Q4 Results: Beverage Can Demand Drives Novelis’ Earnings
Robust demand for beverage cans aided the earnings of Novelis Inc., the U.S.-based subsidiary of aluminium giant Hindalco Industries Ltd.
The beverage can maker’s profit—excluding special items—rose 29 percent for the three months ended March mainly due to higher operational profits, the company said in a press release. These special items include metal price lag, restructuring and impairment, gains on sale of business.
The industrial aluminium producer reported 12 percent growth in earnings before interest, taxes, depreciation, and amortisation despite a slowdown in China’s auto sales. Higher shipments, improved product mix and favourable metal costs led to a strong operational profit, the company said.
Ebitda per tonne rose by 12 percent to $410 million for the March-ended quarter compared to $367 million in the year-ago period. The company’s net debt average reduced to 2.5 times as of financial year 2018-19 compared to 3 times during the previous fiscal.

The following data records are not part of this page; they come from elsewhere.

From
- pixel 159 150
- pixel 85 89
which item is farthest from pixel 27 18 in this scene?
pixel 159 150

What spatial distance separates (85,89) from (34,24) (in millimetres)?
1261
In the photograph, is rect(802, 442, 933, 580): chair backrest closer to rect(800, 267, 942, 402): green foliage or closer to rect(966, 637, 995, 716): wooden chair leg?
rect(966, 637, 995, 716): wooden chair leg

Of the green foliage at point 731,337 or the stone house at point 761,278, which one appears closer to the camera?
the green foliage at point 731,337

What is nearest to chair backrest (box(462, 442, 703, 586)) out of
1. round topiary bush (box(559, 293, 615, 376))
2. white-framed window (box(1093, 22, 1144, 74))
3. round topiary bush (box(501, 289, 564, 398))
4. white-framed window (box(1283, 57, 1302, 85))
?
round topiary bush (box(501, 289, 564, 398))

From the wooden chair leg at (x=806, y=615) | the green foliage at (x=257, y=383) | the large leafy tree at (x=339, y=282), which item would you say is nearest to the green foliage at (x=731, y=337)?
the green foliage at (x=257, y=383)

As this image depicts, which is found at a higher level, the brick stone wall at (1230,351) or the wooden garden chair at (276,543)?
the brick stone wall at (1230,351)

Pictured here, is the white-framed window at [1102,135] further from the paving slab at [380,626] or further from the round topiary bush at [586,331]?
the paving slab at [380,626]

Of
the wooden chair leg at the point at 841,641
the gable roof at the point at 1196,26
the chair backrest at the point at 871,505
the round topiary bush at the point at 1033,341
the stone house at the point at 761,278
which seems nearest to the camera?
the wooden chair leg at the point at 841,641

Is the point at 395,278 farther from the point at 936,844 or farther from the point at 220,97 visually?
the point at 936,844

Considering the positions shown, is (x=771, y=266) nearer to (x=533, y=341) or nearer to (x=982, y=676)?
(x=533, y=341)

While terming the fourth-quarter numbers as “surprisingly positive”, Jefferies highlighted that concerns around potential downward repricing of auto contracts may be overdone.
Novelis’ management, in its conference call, said that it expects good auto demand in the U.S. and that slowdown in China was short-lived.
Edelweiss Securities, in its report, said that Novelis is at a vantage position as Ebitda per tonne is expected to remain at an elevated level amidst favourable conditions in the can market.
Aleris Corp.’s March Quarter Numbers
Aleris Corporation, the proposed step-down subsidiary of Hindalco, posted a 57 percent jump in adjusted Ebitda on a yearly basis to $85 million for the first quarter of calendar year 2019. This, according to the company, was aided by stronger-than-expected shipments in profitable auto and aerospace divisions. It expects Ebitda growth to continue in these two divisions.
Novelis had signed an agreement to acquire Aleris for $2.6 billion on July 26, 2018. The merger is expected to be completed within 15 months from the date of agreement.